Nomiya laughs after being reminded of this. “Next year I’ll be 50 so I don’t really play with my Barbie dolls anymore. I still have my Barbie dolls and I take them with me when I DJ, but I don’t buy new ones.”
P5 split in 2001, but since then the former members’ (there were other members prior to the band becoming a duo in the mid ’90s) paths have seldom crossed.
“I really never meet the other members of Pizzicato Five. Even when we were doing Pizzicato Five it was just work, we didn’t meet in private. Since the band split up, our paths haven’t really crossed, it’s not especially as if we hate each other,” she says. Toward the end of their partnership, however, Nomiya became exasperated with being treated like a Barbie doll at the hands of Konishi.
“He told me how to perform, kind of like he was the film director and I was the actress,” she says. “When I became a solo artist I could decide how to use my own voice and move my body, so I tried to find my own voice and express myself freely.
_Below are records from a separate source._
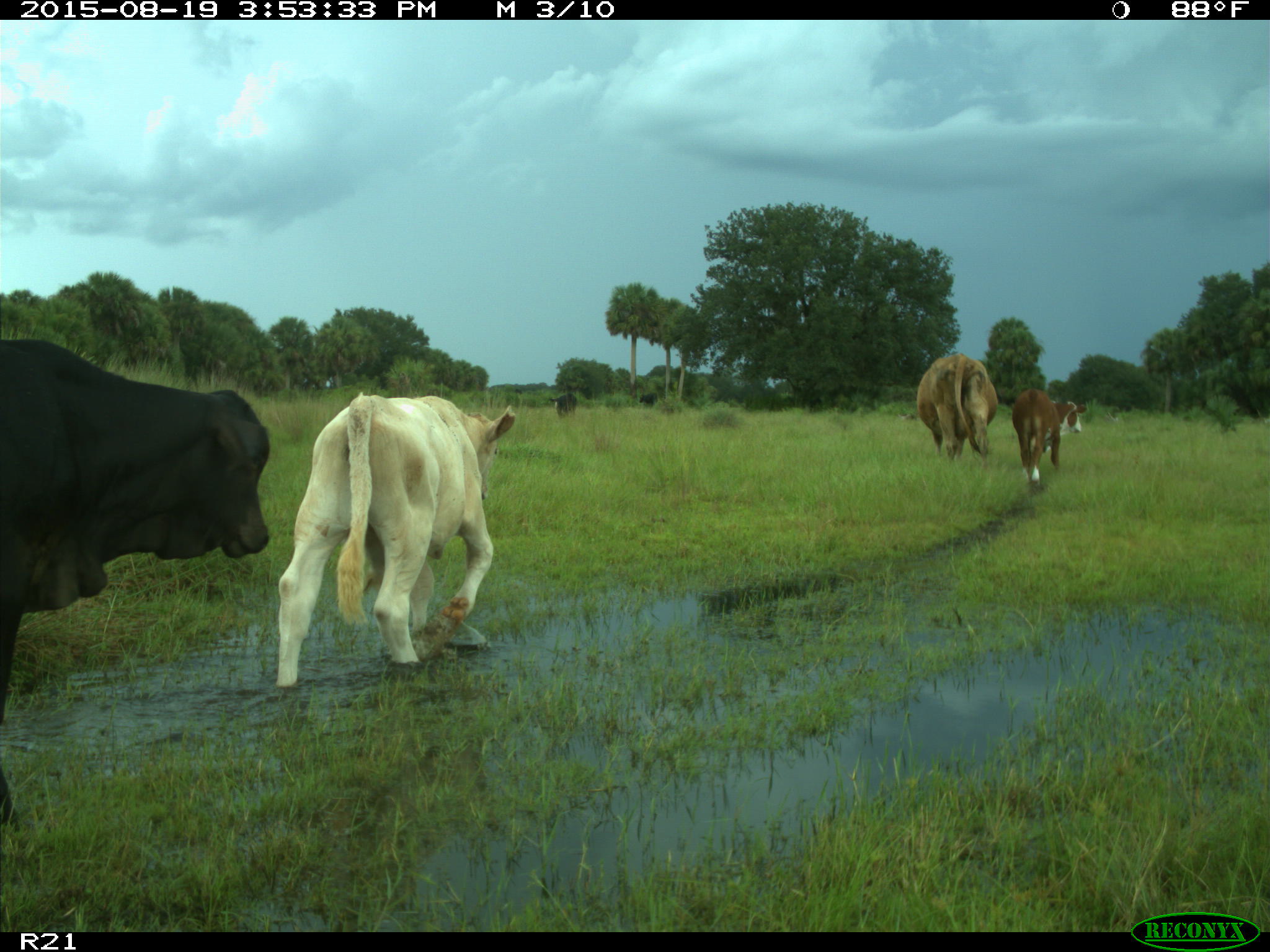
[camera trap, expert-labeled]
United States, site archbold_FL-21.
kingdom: Animalia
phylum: Chordata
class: Mammalia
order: Artiodactyla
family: Bovidae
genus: Bos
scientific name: Bos taurus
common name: domestic cow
Bos taurus (domestic cow).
I met Makiko Hayashi of Romantica (a group of burlesque performers) and started the recitals together with her three years ago. This year is the third, I’m really wanting to carry on with it.” Hayashi is the director of the recitals, while music has been composed for Nomiya by Kikuchi Naruyoshi (of pop group Spank Happy) and Richard Cameron (of electronic duo Arling & Cameron).
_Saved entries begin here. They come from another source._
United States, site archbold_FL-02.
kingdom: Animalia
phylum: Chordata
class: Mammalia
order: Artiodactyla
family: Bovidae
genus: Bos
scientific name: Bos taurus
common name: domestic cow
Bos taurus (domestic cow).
Fans can expect Nomiya to deliver a dazzling show.
“I’ll also have some other songs from my solo albums and of course two or three Pizzicato Five songs,” says Nomiya. “This year’s title is ‘Beautiful People’ and celebrates the fashion icons of the 20th century such as Bridget Bardot and Audrey Hepburn. I’ve chosen seven icons and I’ll be acting their parts and singing. There’s going to be lots of costume changes,” says, giggling with glee.
In addition to singing, Nomiya has branched out into designing clothes. This year she released a line of T-shirts for Uniqlo and she has her own clothing label, Joy. “I’ve been doing that for about three years working with Masse*Mensch who used to design my outfits for Pizzicato Five.”
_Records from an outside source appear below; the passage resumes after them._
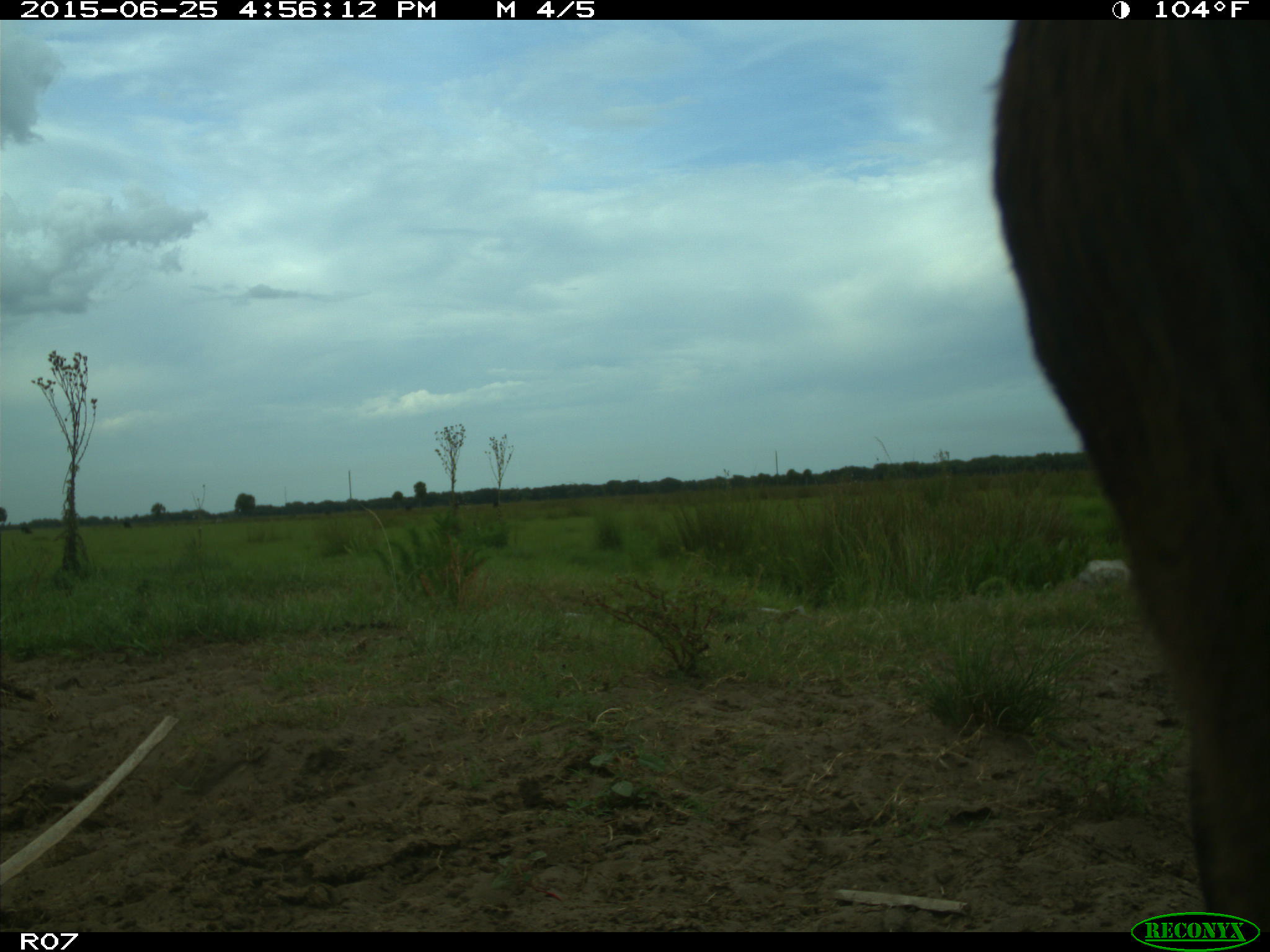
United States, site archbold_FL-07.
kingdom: Animalia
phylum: Chordata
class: Mammalia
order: Artiodactyla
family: Bovidae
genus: Bos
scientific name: Bos taurus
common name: domestic cow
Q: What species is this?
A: Bos taurus (domestic cow).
Since the split with P5, Nomiya has released several solo albums. The most recent of her albums, “Party People,” came out in 2005.
“Right now, I’m in the middle of making a mini-album with a Brazilian band called Pato Fu. The band’s singer is called Fernanda Takai, last year at a solo concert — she’s a really big Pizzicato Five fan — she invited me to come and sing with her. We became friends and now we’re in the middle of recording about five songs,” she says. “They’re making the music in Brazil and I’m recording the vocals in Japan. Because we’ve got such great technology these days, working this way really isn’t a problem.” Pato Fu craft soft, wistful indie music, which makes for a good match with Nomiya’s delicate, sweet-sounding vocals.
Nomiya’s image is so carefully crafted, it’s hard to see under the artifice of this seasoned performer.
“My trade is singing — part of my job is of course to sing but besides that I’ve got to perform like many other singers because the world is looking at you,” says Nomiya. “Even if you’re just going to a party, you’re still acting to a certain extent. I often go to parties but I don’t really like them. The reason I go is because you can meet so many fashionable people and learn from them. Also you can make a lot of contacts with like-minded people and decide to collaborate with them. If I’m honest with myself, I don’t really like being in crowded places because it makes me nervous and shy. So before I go to a party I really have to psych myself up.”
However, this shyness does not extend to being on the stage. “The place I really love being in now is in the concert hall on the day of my performance, before anyone comes to the venue and it’s quiet. That’s my favorite place. I get really nervous but that’s part of it.”
Nomiya Maki Recital Vol. 3: Beautiful People takes place at Ebisu Garden Hall, Tokyo, on Sept. 22 at 7 p.m. Tickets cost ¥7,350.